I am aware of those,... but in a situation where you just need 'set and forget' changing over lenses is a bit painful, (maybe I just need to do what has been mentioned here before- have 3 cameras preset with different lenses... )
Cool- now I can look like that scene out of Apocalypse Now, cool.
It had been noted that 45-175mm is fixed in size. Also has Power OIS, and power zoom. I suggest to look at this new pair of lenses (14-42 X ) for run and gun.
Seams like its the 14-140 for now until there is something better, (but then again, a good cinema zoom costs upwards of 20k so lets not kid ourselves).
Was just making sure that I didn't miss something.
Matte box for prime only, (maybe someone can make a T-Shirt of something out of that?)
On a related note- any comments on the 14-140 v's the 14-42/45? (better to go with either- once again for run and gun doco work... plus a bag of primes thrown in for interviews with the nice blurry backgrounds and the cute focus pulls :D )
Or the Oly Digital 17mm 1.2:8 pancake - just a tad slower on the autofocus than the 14-140. Plus its noisier, and its a faster lens - nah too bad for run & gun. You can pick it up cheap if u look around. of course its a prime....!
The 14-140mm is the best lens you can get with AF and OIS. Alternative is Olympus 12-60 (but much shorter).
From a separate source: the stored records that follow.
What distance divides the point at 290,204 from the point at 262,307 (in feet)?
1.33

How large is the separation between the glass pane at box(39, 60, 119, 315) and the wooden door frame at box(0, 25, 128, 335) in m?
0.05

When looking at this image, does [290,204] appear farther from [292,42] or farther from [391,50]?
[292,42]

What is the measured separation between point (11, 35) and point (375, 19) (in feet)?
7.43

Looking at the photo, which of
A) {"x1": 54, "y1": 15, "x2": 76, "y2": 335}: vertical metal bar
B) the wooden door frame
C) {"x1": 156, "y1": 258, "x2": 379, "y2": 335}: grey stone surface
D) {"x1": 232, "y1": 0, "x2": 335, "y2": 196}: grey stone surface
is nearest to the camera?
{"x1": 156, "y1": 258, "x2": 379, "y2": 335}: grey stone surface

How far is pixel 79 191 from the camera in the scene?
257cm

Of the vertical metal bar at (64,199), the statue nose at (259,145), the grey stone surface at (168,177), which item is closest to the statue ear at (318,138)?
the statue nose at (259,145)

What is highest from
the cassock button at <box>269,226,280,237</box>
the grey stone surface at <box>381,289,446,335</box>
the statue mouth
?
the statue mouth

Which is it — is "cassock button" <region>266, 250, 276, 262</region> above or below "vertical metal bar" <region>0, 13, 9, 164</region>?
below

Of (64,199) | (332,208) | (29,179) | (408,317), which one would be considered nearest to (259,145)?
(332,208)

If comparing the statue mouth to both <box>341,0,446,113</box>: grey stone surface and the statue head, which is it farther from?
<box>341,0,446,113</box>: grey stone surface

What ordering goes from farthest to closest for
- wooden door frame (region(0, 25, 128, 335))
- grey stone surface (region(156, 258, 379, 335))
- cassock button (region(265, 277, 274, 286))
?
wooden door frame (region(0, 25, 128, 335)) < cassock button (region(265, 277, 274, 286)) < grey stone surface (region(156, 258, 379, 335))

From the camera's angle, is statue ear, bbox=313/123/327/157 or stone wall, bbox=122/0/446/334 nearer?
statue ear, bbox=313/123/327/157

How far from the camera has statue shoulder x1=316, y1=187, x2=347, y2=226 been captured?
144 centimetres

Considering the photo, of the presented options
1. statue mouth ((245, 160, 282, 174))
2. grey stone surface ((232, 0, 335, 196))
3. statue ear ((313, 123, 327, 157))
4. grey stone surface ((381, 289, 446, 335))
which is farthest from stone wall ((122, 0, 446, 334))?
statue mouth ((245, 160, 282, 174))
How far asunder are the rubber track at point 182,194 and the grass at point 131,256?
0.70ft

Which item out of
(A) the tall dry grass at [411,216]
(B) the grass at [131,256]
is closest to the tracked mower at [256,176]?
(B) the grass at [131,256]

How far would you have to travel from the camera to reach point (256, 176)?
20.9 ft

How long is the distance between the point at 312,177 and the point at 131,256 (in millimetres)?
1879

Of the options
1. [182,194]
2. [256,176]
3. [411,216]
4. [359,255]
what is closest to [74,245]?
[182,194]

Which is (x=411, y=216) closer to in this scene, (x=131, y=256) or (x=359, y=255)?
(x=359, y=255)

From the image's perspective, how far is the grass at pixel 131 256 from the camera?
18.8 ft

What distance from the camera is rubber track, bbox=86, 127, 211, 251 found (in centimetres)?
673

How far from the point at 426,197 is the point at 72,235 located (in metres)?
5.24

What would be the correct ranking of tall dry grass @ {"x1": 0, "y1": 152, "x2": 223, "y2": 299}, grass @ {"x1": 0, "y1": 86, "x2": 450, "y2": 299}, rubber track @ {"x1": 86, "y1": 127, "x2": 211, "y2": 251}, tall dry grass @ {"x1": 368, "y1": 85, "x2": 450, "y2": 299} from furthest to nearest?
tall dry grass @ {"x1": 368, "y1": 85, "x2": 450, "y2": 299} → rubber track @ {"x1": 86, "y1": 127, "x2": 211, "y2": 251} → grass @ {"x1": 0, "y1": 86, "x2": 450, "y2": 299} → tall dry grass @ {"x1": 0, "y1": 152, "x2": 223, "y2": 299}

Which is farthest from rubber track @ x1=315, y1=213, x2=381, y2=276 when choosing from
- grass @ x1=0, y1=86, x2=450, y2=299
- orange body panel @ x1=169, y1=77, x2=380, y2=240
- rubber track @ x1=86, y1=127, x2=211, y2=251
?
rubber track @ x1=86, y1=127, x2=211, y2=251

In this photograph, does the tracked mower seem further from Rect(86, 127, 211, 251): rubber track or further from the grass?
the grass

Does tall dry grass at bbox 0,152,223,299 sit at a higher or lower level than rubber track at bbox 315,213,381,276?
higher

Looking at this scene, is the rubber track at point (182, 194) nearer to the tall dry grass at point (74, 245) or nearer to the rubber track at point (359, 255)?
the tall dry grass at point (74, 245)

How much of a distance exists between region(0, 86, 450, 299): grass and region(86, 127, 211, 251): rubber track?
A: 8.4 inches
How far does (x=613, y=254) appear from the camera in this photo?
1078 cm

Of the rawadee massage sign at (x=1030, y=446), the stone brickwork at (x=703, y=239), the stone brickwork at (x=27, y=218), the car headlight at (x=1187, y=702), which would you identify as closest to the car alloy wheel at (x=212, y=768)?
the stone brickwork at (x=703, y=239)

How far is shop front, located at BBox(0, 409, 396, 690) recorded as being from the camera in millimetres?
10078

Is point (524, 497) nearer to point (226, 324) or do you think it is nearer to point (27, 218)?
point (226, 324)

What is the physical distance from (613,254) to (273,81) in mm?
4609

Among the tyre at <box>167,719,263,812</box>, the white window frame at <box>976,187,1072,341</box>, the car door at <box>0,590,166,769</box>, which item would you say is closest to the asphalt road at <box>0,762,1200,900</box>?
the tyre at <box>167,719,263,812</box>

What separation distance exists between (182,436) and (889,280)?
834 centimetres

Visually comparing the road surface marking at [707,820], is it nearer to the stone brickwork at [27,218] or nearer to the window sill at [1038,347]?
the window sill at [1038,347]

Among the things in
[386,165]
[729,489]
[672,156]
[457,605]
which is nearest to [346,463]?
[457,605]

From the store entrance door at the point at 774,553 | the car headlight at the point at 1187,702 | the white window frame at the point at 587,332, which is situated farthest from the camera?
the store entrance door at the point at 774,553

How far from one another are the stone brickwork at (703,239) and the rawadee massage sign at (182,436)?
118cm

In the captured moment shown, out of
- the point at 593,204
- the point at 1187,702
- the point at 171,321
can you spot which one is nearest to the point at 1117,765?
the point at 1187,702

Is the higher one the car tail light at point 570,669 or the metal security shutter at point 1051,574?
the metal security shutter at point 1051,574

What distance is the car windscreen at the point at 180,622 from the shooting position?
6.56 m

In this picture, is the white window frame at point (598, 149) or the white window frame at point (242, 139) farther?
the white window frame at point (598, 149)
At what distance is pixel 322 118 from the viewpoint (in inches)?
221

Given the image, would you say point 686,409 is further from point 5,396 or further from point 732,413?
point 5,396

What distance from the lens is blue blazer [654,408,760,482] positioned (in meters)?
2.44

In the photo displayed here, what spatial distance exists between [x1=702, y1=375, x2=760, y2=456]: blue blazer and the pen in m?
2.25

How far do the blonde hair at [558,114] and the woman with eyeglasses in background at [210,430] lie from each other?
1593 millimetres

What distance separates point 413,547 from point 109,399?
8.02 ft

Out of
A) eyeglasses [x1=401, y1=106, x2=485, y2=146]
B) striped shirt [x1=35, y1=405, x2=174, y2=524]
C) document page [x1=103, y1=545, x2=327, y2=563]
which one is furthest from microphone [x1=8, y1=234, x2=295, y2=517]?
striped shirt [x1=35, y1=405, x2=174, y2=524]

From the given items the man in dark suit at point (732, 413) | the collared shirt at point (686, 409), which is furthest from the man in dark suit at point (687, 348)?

Your best bet is to wait for the new Panasonic X fast zoom lenses (12-35 and 35-70). But still not comparable to a 10x, 12x or 20x zoom lens on professional video camera systems.
Alternatives are the 17-50 or 24-70 or 24-120 lenses from other lens systems. But these lenses are bulky, do extend most of the times and offer no AF or OIS on the MFT system.
@VK Sorry to take your time up, I am sure that you have better things to do. Maybe just point me in the right direction? (or is there anyone else online?